Les membres de la Coalition jugent inacceptable et improductif, pour ne pas dire de mauvaise foi de la part du gouvernement, de renvoyer ainsi tout le monde, une fois de plus, à la case départ, avant 2006, date de la création de la Commission Pronovost.

En conséquence, la Coalition estime que le MAPAQ, s’il tient vraiment à ce que la démarche puisse être menée à terme, doit à tout le moins compléter son Livre vert par un énoncé des moyens et des modifications législatives jugées nécessaires pour atteindre chacun des objectifs proposés, comme cela a été fait avec succès d’ailleurs dans le Livre vert sur la forêt, parrainé à l’époque par le même Claude Béchard qui est à l’origine de celui-ci. En l’absence d’un tel complément, la Coalition croit que la consultation prévue a peu de chances de donner des résultats. Plusieurs de ses membres s’interrogent sérieusement sur l’opportunité et l’utilité d’aller répéter une fois de plus en commission parlementaire les réponses maintes fois formulées dans les mémoires et les prises de position antérieures : si rien ne devait changer, elle n’aura peut-être pas d’autre choix que de suggérer aux centaines de groupes et d’individus qui ont soumis un mémoire à la Commission Pronovost de le soumettre à nouveau tout simplement.

La Coalition a soutenu depuis le début, même dans les moments difficiles, les démarches du MAPAQ pour donner suite aux recommandations du rapport Pronovost.
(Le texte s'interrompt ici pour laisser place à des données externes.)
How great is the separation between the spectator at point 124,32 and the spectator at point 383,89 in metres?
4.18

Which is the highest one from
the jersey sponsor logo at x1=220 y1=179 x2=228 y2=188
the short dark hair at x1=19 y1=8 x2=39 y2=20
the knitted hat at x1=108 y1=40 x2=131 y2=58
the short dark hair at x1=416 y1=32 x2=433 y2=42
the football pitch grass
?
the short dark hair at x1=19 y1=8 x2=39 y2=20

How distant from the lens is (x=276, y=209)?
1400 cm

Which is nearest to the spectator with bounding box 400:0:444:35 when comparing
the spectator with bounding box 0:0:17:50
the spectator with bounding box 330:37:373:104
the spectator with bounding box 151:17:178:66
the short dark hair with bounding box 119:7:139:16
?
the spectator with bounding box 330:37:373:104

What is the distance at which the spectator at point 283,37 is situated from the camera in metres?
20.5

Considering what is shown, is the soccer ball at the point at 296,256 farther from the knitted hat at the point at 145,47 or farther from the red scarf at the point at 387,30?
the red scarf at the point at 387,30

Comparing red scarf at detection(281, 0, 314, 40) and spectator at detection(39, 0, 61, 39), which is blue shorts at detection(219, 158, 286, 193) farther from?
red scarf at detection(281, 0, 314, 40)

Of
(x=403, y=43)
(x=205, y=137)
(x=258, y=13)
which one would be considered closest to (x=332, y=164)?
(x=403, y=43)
Elle souhaite pouvoir continuer à le faire. Mais avec le Livre vert du ministre Corbeil, elle ne peut s'empêcher de se demander si, maintenant que l’hémorragie de la Financière agricole est colmatée, le gouvernement a encore une réelle volonté de procéder aux réformes structurelles recommandées par le Rapport Pronovost, qui qualifiait le statu quo, faut-il le rappeler, d’indéfendable.

Note : La Coalition SOS-Pronovost regroupe aujourd’hui un large éventail de groupes (25), de fermes (50) et de citoyens en faveur de l’application des recommandations de la Commission sur l’avenir de l’agriculture et de l'agroalimentaire québécois (Rapport Pronovost), notamment l’Union des consommateurs, Greenpeace, les AmiEs de la Terre de Québec, de l’Estrie, de Brôme et du Richelieu, l’Avenue bio de l’Est, le Collectif d’agriculteurs pour la sauvegarde des fermes à dimension humaine, L’avis bio (Biobulle), Québec solidaire, le Parti vert, l’Association Manger Santé, le Mouvement d’éducation populaire et d’action communautaire (MEPACQ), les Jardins collectifs, les Banques alimentaires, le Mouvement pour la décroissance conviviale, et plusieurs personnalités connues comme Daniel Pinard, Hugo Latulipe, Denise Proulx, Renée Frappier, Louise Lambert-Lagacé, Anne-Marie Roy.